I was not able to get the usage of &&
to work. I was able to solve this as described here: https://stackoverflow.com/a/19872810/2971199
So in your case you could do:
RUN echo "/usr/sbin/apache2" >> /etc/bash.bashrc
RUN echo "/path/to/mongodb" >> /etc/bash.bashrc
ENTRYPOINT ["/bin/bash"]
You may need/want to edit your start commands.
Be careful if you run your Dockerfile more than once, you probably don't want multiple copies of commands appended to your bash.bashrc
file. You could use grep
and an if
statement to make your RUN
command idempotent.
I can think of several ways:
- you can write a script to put on the container (
ADD
) that does all the startup commands, then put that in the ENTRYPOINT
- I think you can put any shell commands on the
ENTRYPOINT
, so you can do service mongod start && /usr/sbin/apache2
There is an answer in docker docs:
https://docs.docker.com/config/containers/multi-service_container/
But in short
If you need to run more than one service within a container, you can accomplish this in a few different ways.

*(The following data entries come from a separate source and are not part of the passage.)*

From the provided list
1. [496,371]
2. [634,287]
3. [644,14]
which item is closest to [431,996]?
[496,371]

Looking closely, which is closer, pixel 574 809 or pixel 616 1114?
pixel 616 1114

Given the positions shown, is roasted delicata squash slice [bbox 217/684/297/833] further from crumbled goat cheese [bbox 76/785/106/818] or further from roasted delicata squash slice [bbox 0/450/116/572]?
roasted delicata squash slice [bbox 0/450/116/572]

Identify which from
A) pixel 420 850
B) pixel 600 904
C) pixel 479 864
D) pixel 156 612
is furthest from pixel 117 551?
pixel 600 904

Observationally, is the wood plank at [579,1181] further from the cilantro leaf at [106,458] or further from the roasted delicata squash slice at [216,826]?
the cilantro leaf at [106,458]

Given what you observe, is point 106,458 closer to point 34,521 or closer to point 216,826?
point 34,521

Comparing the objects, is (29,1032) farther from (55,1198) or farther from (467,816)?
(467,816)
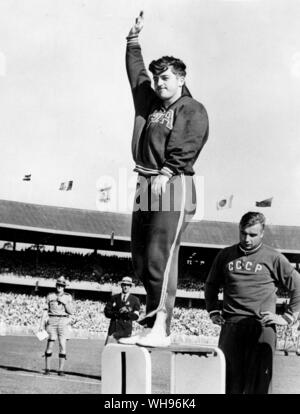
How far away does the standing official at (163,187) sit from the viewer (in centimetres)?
390

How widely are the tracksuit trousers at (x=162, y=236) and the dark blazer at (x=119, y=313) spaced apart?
605 cm

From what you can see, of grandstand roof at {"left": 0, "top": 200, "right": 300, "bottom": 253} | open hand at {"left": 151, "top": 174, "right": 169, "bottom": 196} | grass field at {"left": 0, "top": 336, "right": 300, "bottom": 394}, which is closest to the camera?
open hand at {"left": 151, "top": 174, "right": 169, "bottom": 196}

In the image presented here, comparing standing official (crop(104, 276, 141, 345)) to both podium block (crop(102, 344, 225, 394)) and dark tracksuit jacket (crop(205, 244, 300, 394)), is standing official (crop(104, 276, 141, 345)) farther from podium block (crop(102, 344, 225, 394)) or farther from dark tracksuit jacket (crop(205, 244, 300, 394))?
podium block (crop(102, 344, 225, 394))

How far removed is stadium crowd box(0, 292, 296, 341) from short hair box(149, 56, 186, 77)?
23092mm

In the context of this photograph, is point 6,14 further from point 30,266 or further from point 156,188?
point 30,266

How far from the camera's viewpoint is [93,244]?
33.6m

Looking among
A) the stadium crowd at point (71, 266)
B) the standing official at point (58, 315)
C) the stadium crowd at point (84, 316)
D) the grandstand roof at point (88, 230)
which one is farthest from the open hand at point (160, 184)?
the stadium crowd at point (71, 266)

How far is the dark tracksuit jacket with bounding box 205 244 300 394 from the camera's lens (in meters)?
4.50

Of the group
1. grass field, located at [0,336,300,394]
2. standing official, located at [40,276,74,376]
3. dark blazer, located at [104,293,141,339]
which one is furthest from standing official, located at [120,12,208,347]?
standing official, located at [40,276,74,376]

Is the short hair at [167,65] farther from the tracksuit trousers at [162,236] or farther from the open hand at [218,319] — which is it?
the open hand at [218,319]

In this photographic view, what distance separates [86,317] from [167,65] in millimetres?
25162
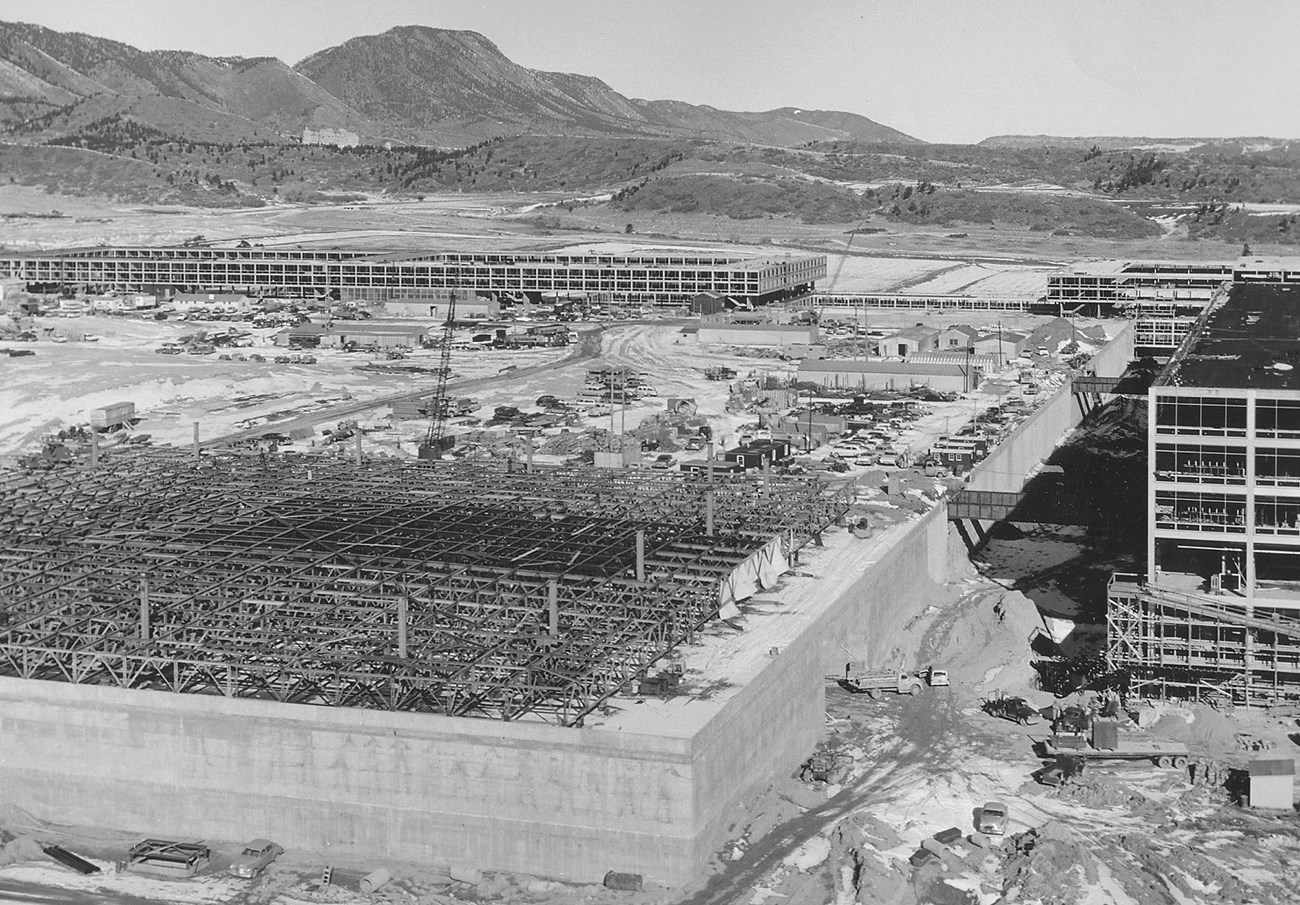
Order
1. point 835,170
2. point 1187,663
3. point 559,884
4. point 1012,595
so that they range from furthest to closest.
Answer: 1. point 835,170
2. point 1012,595
3. point 1187,663
4. point 559,884

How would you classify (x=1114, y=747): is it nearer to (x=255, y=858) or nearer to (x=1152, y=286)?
(x=255, y=858)

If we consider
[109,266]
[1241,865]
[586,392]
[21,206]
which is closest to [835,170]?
[21,206]

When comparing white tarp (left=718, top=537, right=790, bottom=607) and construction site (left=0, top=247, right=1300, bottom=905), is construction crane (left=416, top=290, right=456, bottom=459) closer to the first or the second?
construction site (left=0, top=247, right=1300, bottom=905)

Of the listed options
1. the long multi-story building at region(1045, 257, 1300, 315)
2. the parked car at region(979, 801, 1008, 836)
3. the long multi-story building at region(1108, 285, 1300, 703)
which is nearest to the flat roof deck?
the long multi-story building at region(1108, 285, 1300, 703)

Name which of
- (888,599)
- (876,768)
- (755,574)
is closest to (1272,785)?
(876,768)

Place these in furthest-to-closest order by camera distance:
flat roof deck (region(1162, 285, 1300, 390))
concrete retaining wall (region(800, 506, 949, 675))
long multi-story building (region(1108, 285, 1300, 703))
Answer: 1. flat roof deck (region(1162, 285, 1300, 390))
2. concrete retaining wall (region(800, 506, 949, 675))
3. long multi-story building (region(1108, 285, 1300, 703))

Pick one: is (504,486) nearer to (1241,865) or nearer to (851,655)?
(851,655)
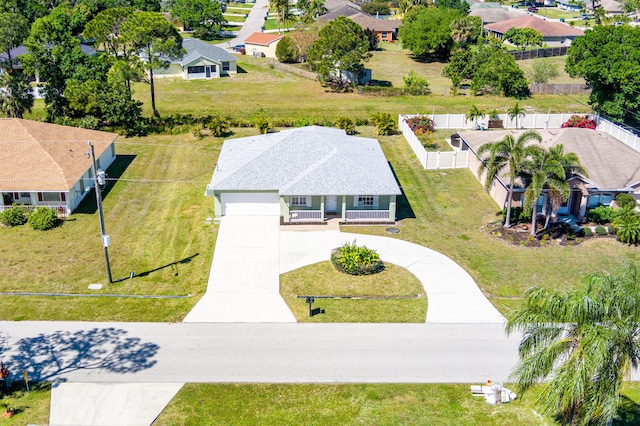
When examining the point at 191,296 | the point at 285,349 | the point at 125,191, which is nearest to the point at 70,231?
the point at 125,191

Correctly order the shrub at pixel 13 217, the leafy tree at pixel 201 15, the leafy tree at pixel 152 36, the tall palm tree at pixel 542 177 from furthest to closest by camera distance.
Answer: the leafy tree at pixel 201 15
the leafy tree at pixel 152 36
the shrub at pixel 13 217
the tall palm tree at pixel 542 177

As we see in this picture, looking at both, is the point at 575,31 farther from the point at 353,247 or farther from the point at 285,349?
the point at 285,349

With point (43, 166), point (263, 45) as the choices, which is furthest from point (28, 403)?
point (263, 45)

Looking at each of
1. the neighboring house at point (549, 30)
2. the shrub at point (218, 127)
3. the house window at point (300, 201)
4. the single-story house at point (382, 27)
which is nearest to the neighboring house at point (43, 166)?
the shrub at point (218, 127)

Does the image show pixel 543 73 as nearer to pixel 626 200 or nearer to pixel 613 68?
pixel 613 68

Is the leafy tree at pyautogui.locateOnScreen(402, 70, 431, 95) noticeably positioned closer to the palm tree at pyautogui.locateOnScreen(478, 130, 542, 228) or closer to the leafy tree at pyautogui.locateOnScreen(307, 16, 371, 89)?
the leafy tree at pyautogui.locateOnScreen(307, 16, 371, 89)

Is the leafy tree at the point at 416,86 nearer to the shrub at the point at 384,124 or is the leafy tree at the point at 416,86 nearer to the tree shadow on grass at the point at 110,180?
the shrub at the point at 384,124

The first one is to run script which mange your process.
The second one is to use process manager like supervisord
You can't specify multiple entry points in a Dockerfile. To run multiple servers in the same docker container you must use a command that will be able to launch your servers. Supervisord has already been cited but I could also recommend multirun, a project of mine which is a lighter alternative.